The second category consists of workers/middleware that perform various tasks in the training pipeline, such as learners ( Learner ), data collectors ( Collector ), and so on. They generally have fewer corresponding parameters, which can be directly specified in the training entry function or attached to the global area of the overall configuration file. There are no special requirements for their specific implementation, and the code should be kept clear and easy to use.

In addition to the main configuration main_config , there is also a creation configuration create_config that helps to quickly create training entry points. This part of the creation configuration is only used in the serial_pipeline_xxx series of quick training entry points, and can be ignored by users who create their own custom training entry functions. The creation configuration needs to specify the corresponding type name ( type ) and the path required to import the module ( import_names ).

Note

Due to historical reasons, there were many sub-domains defined in the Policy field, such as learn, collect, eval, other, and so on. However, in the latest version of DI-engine (>=0.4.7), the mandatory dependency on these definitions has been removed. Now, using or not using these structures is optional, as long as the configuration fields are corresponded with the corresponding effective code segments in the policy.

Other Tools¶

DI-engine also provides some related tools for configuration file storage and formatting. For specific information, please refer to the code ding/config .

Analysis of Configuration File Examples¶

Here’s a specific configuration example in DI-engine, which is used to train a DQN agent in the CartPole environment (the example used in the quick start document). The specific configuration content and related field explanations are as follows:

from easydict import EasyDict


cartpole_dqn_config = dict(
    exp_name='cartpole_dqn_seed0',
    env=dict(
        collector_env_num=8,
        evaluator_env_num=5,
        n_evaluator_episode=5,
        stop_value=195,
    ),
    policy=dict(
        cuda=False,
        model=dict(
            obs_shape=4,
            action_shape=2,
        ),
        nstep=1,
        discount_factor=0.97,
        learn=dict(
            update_per_collect=5,
            batch_size=64,
            learning_rate=0.001,
        ),
        collect=dict(n_sample=8),
    ),
)
cartpole_dqn_config = EasyDict(cartpole_dqn_config)
main_config = cartpole_dqn_config
cartpole_dqn_create_config = dict(
    env=dict(
        type='cartpole',
        import_names=['dizoo.classic_control.cartpole.envs.cartpole_env'],
    ),
    env_manager=dict(type='base'),
    policy=dict(type='dqn'),
)
cartpole_dqn_create_config = EasyDict(cartpole_dqn_create_config)
create_config = cartpole_dqn_create_config

if __name__ == "__main__":
    # or you can enter `ding -m serial -c cartpole_dqn_config.py -s 0`
    from ding.entry import serial_pipeline
    serial_pipeline((main_config, create_config), seed=0)
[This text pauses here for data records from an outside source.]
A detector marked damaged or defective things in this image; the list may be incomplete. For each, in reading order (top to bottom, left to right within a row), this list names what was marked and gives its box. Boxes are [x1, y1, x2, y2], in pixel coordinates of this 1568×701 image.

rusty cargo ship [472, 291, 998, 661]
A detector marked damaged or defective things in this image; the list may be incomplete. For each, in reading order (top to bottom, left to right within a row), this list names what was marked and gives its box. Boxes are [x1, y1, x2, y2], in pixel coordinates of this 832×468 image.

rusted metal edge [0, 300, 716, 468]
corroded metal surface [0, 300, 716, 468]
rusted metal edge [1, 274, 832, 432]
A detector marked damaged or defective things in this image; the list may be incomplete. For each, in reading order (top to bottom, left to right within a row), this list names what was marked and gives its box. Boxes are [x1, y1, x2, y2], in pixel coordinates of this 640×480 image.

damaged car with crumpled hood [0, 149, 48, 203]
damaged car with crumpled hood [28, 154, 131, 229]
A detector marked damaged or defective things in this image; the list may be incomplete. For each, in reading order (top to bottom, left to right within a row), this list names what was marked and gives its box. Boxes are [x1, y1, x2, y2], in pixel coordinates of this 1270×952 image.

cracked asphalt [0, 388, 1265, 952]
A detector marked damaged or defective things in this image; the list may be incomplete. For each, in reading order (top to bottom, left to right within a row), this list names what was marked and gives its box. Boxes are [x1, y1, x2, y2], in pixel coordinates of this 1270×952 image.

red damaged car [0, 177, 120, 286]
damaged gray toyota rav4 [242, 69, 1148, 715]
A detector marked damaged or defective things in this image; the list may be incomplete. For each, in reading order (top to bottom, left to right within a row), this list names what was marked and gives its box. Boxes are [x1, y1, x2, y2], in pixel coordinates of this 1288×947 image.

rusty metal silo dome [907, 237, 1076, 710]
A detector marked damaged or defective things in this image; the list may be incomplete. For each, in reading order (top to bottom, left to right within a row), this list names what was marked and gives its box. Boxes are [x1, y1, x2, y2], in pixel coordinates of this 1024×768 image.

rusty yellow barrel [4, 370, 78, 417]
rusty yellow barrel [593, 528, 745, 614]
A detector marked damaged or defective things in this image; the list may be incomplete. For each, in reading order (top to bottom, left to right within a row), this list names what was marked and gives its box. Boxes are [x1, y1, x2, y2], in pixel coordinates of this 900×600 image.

The entire configuration file can be divided into two parts, main_config and create_config . The main configuration (main_config) contains three parts: experiment name (exp_name), environment (env), and policy (policy), which respectively specify the most relevant and frequently modified configuration fields for the current task.

The creation configuration specifies the types of environment, environment manager, and policy, so that the quick training entry serial_pipeline below can directly run this configuration file. If you are using the task/middleware method to customize the training entry, you can directly load this configuration file.